** Opening Given data block **

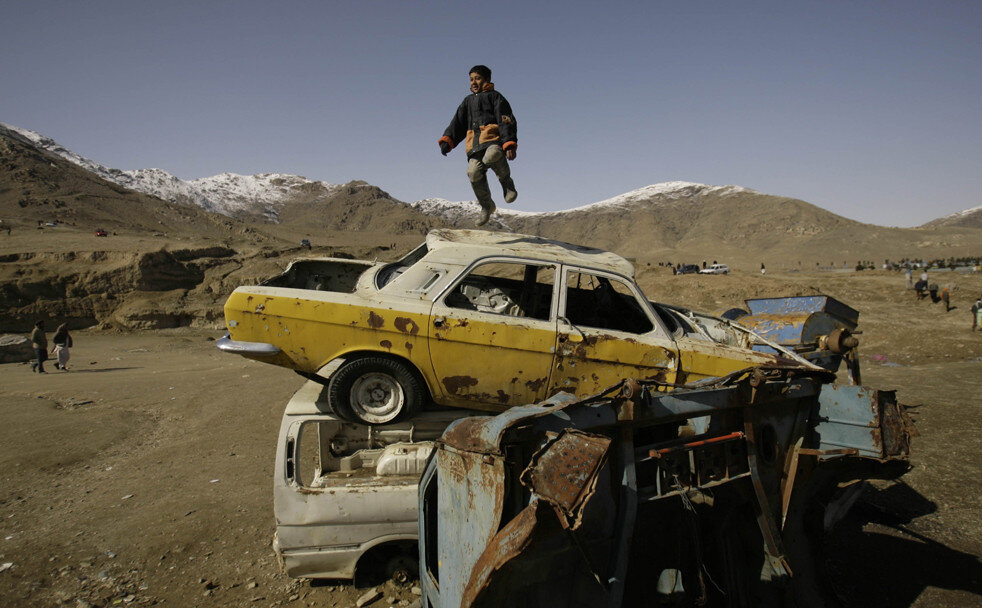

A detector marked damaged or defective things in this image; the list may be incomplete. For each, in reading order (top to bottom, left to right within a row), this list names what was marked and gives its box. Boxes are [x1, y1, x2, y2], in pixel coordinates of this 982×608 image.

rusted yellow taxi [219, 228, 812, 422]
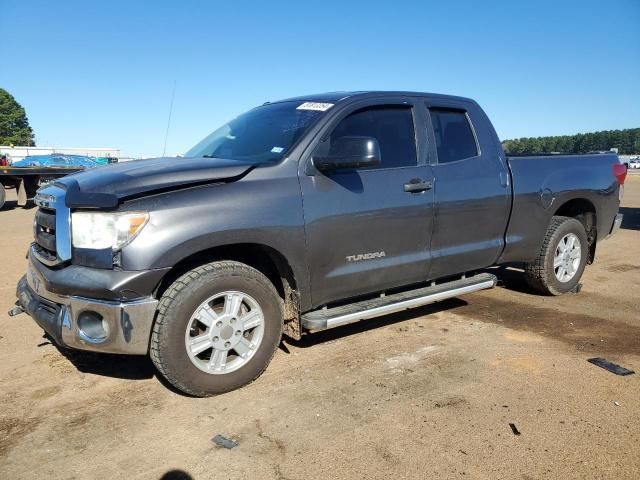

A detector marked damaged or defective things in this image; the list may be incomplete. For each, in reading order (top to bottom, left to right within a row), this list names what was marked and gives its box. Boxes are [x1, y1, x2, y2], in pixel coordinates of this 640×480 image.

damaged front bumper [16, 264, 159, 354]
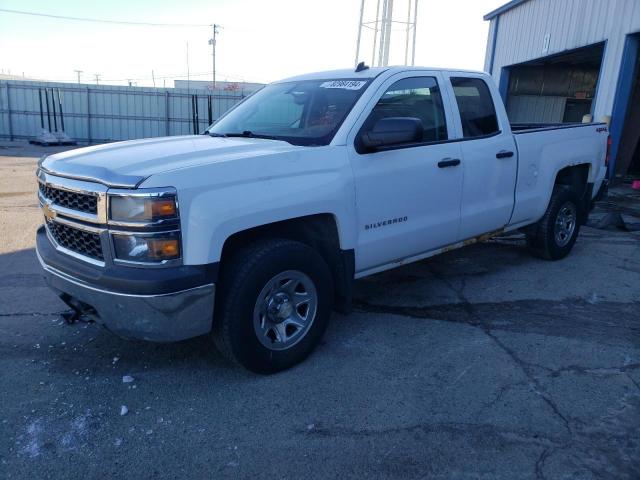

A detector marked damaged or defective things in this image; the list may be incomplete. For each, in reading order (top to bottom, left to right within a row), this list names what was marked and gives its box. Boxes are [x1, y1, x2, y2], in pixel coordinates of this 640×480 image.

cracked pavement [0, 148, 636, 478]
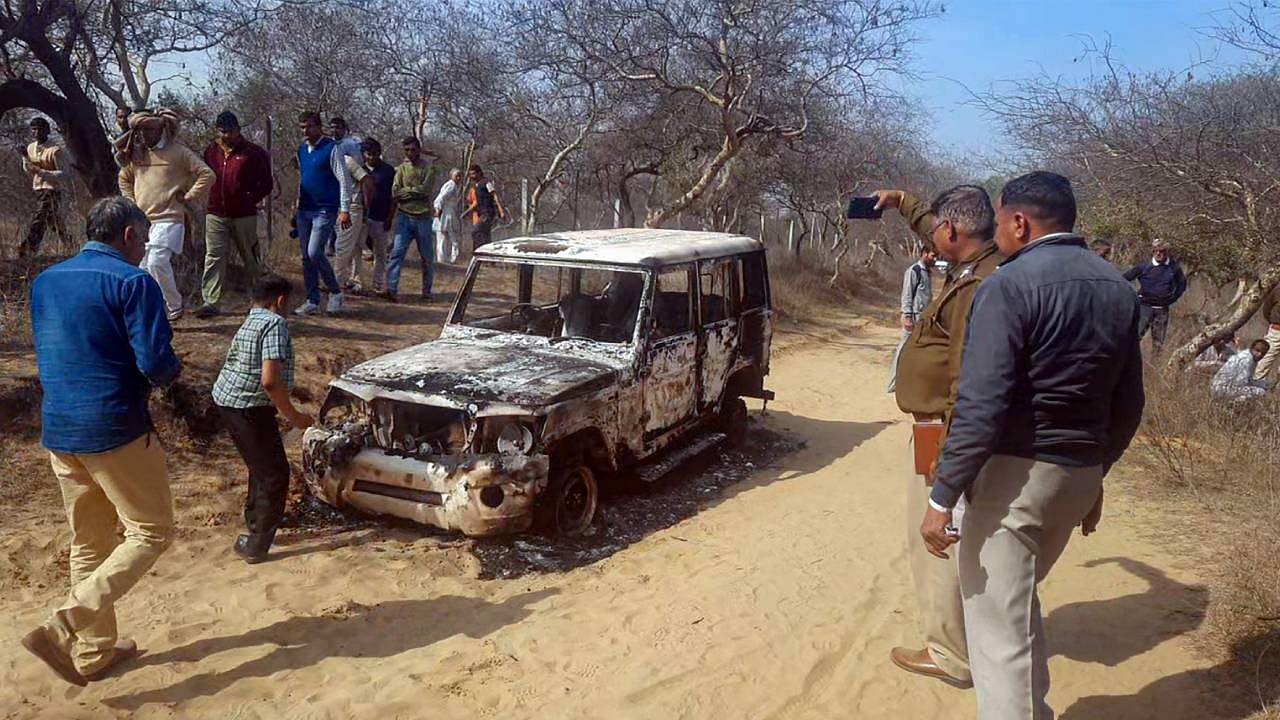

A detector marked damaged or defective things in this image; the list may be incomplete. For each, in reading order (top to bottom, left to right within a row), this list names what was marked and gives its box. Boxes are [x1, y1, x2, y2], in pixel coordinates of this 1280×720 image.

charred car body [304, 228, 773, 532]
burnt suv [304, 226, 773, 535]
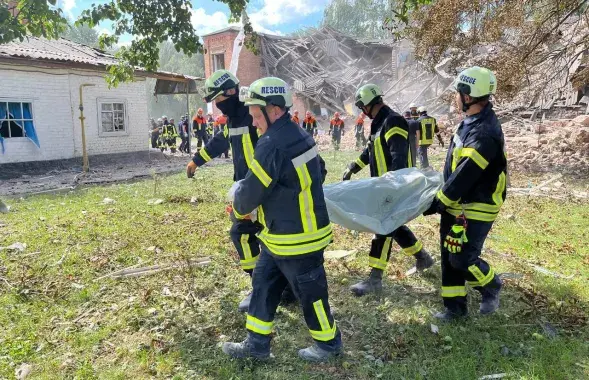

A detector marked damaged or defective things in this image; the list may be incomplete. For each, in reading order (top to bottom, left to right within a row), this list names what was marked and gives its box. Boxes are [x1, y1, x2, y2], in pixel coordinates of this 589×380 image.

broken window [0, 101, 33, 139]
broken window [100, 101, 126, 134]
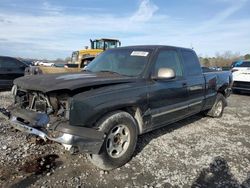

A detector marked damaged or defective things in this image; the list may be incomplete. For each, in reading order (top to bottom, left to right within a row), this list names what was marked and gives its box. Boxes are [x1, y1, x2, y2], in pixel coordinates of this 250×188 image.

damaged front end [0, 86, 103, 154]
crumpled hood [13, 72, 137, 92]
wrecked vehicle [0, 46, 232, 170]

** Closing Given data block **

- [Exercise brief] Repeat the entries exactly as they are given, leaving out each image.

- [Task response]
A detector marked damaged or defective things in this image; the list may be incomplete. For each, in reading order (top to bottom, left to right within a row), this list names what was marked and gives its box. Boxes are [x1, y1, x2, y2], in pixel coordinates of this 982×608 image.

rusted yellow taxi [219, 228, 812, 422]

A detector marked damaged or defective things in this image; the list may be incomplete. For each, in reading order (top to bottom, left to right within a row), this list names what was marked and gives its box. Boxes are [x1, y1, x2, y2], in pixel coordinates of this 640×480 image.

damaged front bumper [16, 264, 159, 354]

A detector marked damaged or defective things in this image; the list may be incomplete. For each, in reading order (top to bottom, left to right within a row), this list names what was marked and gives its box. Boxes are [x1, y1, x2, y2], in pixel coordinates of this 640×480 image.

cracked pavement [0, 148, 636, 478]

A detector marked damaged or defective things in this image; the list may be incomplete. For each, in reading order (top to bottom, left to right within a row), this list names what was marked and gives its box. Boxes are [x1, y1, x2, y2], in pixel coordinates of this 1280×720 image.

charred car body [304, 228, 773, 532]
burnt suv [304, 226, 773, 535]

A detector marked damaged or defective things in this image; the list may be incomplete. For each, in reading order (top to bottom, left to right within a row), this list names what was marked and gives its box. Boxes are [x1, y1, x2, y2], in pixel coordinates of this 589×380 image.

broken window [0, 101, 33, 139]
broken window [100, 101, 126, 134]

A detector marked damaged or defective things in this image; the list may be incomplete. For each, in reading order (top to bottom, left to right within a row), this list names what was marked and gives its box. Boxes are [x1, y1, x2, y2], in pixel coordinates of this 250×188 image.

damaged front end [0, 86, 103, 154]
crumpled hood [13, 72, 137, 92]
wrecked vehicle [0, 46, 232, 170]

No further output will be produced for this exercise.